## Records provided
BEGIN

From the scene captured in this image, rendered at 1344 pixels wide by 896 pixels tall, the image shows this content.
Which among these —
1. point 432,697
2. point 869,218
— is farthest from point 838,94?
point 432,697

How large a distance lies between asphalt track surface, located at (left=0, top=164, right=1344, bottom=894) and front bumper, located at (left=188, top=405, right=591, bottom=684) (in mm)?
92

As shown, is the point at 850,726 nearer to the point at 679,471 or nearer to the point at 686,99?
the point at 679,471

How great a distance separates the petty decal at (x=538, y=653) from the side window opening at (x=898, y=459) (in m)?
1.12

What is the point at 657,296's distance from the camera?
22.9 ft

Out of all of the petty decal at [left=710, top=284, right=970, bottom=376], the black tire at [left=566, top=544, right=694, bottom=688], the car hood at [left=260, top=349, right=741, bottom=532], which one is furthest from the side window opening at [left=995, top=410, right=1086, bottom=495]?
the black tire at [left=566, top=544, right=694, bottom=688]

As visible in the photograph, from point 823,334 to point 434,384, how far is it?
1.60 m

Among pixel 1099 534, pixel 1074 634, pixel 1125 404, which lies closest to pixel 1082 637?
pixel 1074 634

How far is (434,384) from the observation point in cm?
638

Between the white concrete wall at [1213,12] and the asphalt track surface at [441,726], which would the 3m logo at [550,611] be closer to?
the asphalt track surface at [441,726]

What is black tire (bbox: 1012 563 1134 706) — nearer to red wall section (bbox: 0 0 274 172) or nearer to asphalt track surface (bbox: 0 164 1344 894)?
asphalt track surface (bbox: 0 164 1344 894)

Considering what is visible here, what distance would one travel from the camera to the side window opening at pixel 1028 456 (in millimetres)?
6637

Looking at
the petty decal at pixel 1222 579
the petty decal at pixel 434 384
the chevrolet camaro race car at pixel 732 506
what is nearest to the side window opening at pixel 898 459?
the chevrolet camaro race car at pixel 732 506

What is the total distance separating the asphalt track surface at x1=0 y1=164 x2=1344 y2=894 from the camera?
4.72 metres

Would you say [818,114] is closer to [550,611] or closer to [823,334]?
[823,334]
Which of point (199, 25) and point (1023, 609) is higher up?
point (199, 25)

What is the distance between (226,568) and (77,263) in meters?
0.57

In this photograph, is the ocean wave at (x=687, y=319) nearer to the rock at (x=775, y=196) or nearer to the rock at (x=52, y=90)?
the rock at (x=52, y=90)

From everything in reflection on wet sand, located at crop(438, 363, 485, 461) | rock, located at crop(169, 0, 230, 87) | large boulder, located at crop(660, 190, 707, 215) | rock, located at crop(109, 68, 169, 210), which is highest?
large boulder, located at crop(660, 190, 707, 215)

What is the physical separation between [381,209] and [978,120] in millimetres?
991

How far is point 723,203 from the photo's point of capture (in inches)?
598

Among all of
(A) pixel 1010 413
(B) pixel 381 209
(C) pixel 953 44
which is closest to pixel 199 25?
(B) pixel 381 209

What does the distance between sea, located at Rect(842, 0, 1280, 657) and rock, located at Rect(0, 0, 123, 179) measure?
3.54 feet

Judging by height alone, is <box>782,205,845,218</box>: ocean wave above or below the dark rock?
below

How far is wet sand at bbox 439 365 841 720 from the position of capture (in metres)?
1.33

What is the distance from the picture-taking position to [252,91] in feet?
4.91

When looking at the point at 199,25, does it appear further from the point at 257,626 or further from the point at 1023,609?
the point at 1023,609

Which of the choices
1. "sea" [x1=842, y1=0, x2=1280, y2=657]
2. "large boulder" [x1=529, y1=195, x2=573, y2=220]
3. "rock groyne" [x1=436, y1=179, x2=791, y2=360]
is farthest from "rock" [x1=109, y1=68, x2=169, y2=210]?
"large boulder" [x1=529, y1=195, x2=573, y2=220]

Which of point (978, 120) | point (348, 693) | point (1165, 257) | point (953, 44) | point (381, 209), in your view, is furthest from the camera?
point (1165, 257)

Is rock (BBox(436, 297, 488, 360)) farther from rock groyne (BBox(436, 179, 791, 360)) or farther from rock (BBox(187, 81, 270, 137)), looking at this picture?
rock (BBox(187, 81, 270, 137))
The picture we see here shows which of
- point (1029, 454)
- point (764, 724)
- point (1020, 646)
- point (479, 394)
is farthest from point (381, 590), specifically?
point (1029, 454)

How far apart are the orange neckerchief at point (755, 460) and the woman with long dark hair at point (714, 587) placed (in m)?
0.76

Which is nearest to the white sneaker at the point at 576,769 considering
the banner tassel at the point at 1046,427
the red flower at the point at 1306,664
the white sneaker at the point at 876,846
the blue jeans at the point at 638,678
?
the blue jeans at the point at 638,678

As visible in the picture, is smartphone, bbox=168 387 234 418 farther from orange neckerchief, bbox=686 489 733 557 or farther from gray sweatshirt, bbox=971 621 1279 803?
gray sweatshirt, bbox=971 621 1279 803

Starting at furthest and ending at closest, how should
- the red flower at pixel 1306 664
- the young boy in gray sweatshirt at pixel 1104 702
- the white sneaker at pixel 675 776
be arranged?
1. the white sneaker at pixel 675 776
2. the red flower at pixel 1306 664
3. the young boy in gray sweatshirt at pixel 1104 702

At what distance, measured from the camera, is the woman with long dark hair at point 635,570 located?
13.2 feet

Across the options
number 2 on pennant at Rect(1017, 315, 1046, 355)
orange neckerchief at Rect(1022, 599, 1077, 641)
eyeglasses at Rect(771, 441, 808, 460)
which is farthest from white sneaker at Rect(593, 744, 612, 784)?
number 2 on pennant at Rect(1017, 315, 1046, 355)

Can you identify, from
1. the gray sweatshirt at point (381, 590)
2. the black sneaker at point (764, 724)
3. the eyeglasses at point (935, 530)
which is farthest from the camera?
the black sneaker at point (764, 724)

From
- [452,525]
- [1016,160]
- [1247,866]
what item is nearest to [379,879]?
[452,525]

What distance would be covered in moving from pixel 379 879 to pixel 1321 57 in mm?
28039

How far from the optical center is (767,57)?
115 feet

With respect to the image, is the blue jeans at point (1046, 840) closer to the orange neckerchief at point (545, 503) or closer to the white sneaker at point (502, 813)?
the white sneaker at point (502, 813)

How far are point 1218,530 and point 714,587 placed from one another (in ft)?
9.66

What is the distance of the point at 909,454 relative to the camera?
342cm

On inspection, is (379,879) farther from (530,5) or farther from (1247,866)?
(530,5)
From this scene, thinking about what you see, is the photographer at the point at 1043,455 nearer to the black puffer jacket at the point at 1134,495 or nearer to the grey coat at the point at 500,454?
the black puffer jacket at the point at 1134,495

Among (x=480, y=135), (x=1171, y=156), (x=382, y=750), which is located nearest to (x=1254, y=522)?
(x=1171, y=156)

END

## Goal
Each line of the material must be restated exactly.

## Written response
From the scene captured in this image, rendered at 1344 pixels wide by 896 pixels tall, the image shows this content.
Which among these —
1. point 432,697
2. point 869,218
— is farthest from point 838,94?
point 432,697

How large a distance lies between asphalt track surface, located at (left=0, top=164, right=1344, bottom=894) and front bumper, located at (left=188, top=405, right=591, bottom=684) (in mm)?
92

As shown, is the point at 850,726 nearer to the point at 679,471 or nearer to the point at 686,99?
the point at 679,471

How great a distance separates the petty decal at (x=538, y=653) from the side window opening at (x=898, y=459) (in m)?
1.12

What is the point at 657,296's distance from the camera?
22.9 ft

Out of all of the petty decal at [left=710, top=284, right=970, bottom=376], the black tire at [left=566, top=544, right=694, bottom=688], the car hood at [left=260, top=349, right=741, bottom=532], which one is furthest from the side window opening at [left=995, top=410, right=1086, bottom=495]?
the black tire at [left=566, top=544, right=694, bottom=688]

As visible in the photograph, from point 823,334 to point 434,384, how far is it?
1.60 m

Among pixel 1099 534, pixel 1074 634, pixel 1125 404, which lies closest to pixel 1082 637?
pixel 1074 634

How far is (434,384) from the observation point in cm?
638

Between the white concrete wall at [1213,12] and the asphalt track surface at [441,726], which would the 3m logo at [550,611] be closer to?
the asphalt track surface at [441,726]

What is black tire (bbox: 1012 563 1134 706) — nearer to red wall section (bbox: 0 0 274 172) or nearer to asphalt track surface (bbox: 0 164 1344 894)?
asphalt track surface (bbox: 0 164 1344 894)

Considering what is visible here, what distance would one travel from the camera to the side window opening at pixel 1028 456 (in millimetres)?
6637

Looking at
the petty decal at pixel 1222 579
the petty decal at pixel 434 384
the chevrolet camaro race car at pixel 732 506
what is nearest to the side window opening at pixel 898 459?
the chevrolet camaro race car at pixel 732 506

What is the total distance separating the asphalt track surface at x1=0 y1=164 x2=1344 y2=894 from the camera?
4.72 metres

Would you say [818,114] is closer to [550,611] or closer to [823,334]?
[823,334]
Which of point (199, 25) and point (1023, 609) is higher up?
point (199, 25)

What is the distance between (226,568) and (77,263) in meters?
0.57

In this photograph, is the ocean wave at (x=687, y=319) nearer to the rock at (x=775, y=196) or nearer to the rock at (x=52, y=90)?
the rock at (x=52, y=90)

From everything in reflection on wet sand, located at crop(438, 363, 485, 461) | rock, located at crop(169, 0, 230, 87) | large boulder, located at crop(660, 190, 707, 215) | rock, located at crop(109, 68, 169, 210), which is highest?
large boulder, located at crop(660, 190, 707, 215)

What is the physical separation between [381,209] and [978,120] in millimetres?
991

How far is point 723,203 from the photo's point of capture (in inches)?
598

Among all of
(A) pixel 1010 413
(B) pixel 381 209
(C) pixel 953 44
which is closest to pixel 199 25?
(B) pixel 381 209

What does the distance between sea, located at Rect(842, 0, 1280, 657) and rock, located at Rect(0, 0, 123, 179) measure?
3.54 feet

Judging by height alone, is <box>782,205,845,218</box>: ocean wave above or below the dark rock?
below

How far is wet sand at bbox 439 365 841 720 from the position of capture (in metres)?
1.33

What is the distance from the picture-taking position to [252,91] in feet?
4.91

When looking at the point at 199,25, does it appear further from the point at 257,626 or further from the point at 1023,609?
the point at 1023,609

Which of the choices
1. "sea" [x1=842, y1=0, x2=1280, y2=657]
2. "large boulder" [x1=529, y1=195, x2=573, y2=220]
3. "rock groyne" [x1=436, y1=179, x2=791, y2=360]
is farthest from "rock" [x1=109, y1=68, x2=169, y2=210]?
"large boulder" [x1=529, y1=195, x2=573, y2=220]

Which of point (978, 120) | point (348, 693) | point (1165, 257) | point (953, 44) | point (381, 209), in your view, is furthest from the camera?
point (1165, 257)

Is rock (BBox(436, 297, 488, 360)) farther from rock groyne (BBox(436, 179, 791, 360)) or farther from rock (BBox(187, 81, 270, 137)), looking at this picture?
rock (BBox(187, 81, 270, 137))
The picture we see here shows which of
- point (1029, 454)
- point (764, 724)
- point (1020, 646)
- point (479, 394)
is farthest from point (381, 590), specifically?
point (1029, 454)

How far apart are the orange neckerchief at point (755, 460) and the woman with long dark hair at point (714, 587) placed (in m)?
0.76

Which is nearest to the white sneaker at the point at 576,769 considering
the banner tassel at the point at 1046,427
the red flower at the point at 1306,664
the white sneaker at the point at 876,846
the blue jeans at the point at 638,678
?
the blue jeans at the point at 638,678

As visible in the picture, is smartphone, bbox=168 387 234 418 farther from orange neckerchief, bbox=686 489 733 557 or farther from gray sweatshirt, bbox=971 621 1279 803?
gray sweatshirt, bbox=971 621 1279 803

Starting at furthest and ending at closest, how should
- the red flower at pixel 1306 664
- the young boy in gray sweatshirt at pixel 1104 702
- the white sneaker at pixel 675 776
be arranged?
1. the white sneaker at pixel 675 776
2. the red flower at pixel 1306 664
3. the young boy in gray sweatshirt at pixel 1104 702

At what distance, measured from the camera, is the woman with long dark hair at point 635,570 located?
13.2 feet

Across the options
number 2 on pennant at Rect(1017, 315, 1046, 355)
orange neckerchief at Rect(1022, 599, 1077, 641)
eyeglasses at Rect(771, 441, 808, 460)
which is farthest from white sneaker at Rect(593, 744, 612, 784)?
number 2 on pennant at Rect(1017, 315, 1046, 355)

Can you identify, from
1. the gray sweatshirt at point (381, 590)
2. the black sneaker at point (764, 724)
3. the eyeglasses at point (935, 530)
which is farthest from the camera?
the black sneaker at point (764, 724)

From
- [452,525]
- [1016,160]
- [1247,866]
what item is nearest to [379,879]?
[452,525]

What distance would be covered in moving from pixel 379 879 to pixel 1321 57 in mm?
28039

How far from the optical center is (767,57)?
115 feet

With respect to the image, is the blue jeans at point (1046, 840) closer to the orange neckerchief at point (545, 503) or closer to the white sneaker at point (502, 813)?
the white sneaker at point (502, 813)

How far are point 1218,530 and point 714,587 placed from one another (in ft)?
9.66

What is the distance of the point at 909,454 relative to the camera?
342cm

On inspection, is (379,879) farther from (530,5) or farther from (1247,866)?
(530,5)
From this scene, thinking about what you see, is the photographer at the point at 1043,455 nearer to the black puffer jacket at the point at 1134,495 or nearer to the grey coat at the point at 500,454?
the black puffer jacket at the point at 1134,495

Among (x=480, y=135), (x=1171, y=156), (x=382, y=750), which is located nearest to (x=1254, y=522)?
(x=1171, y=156)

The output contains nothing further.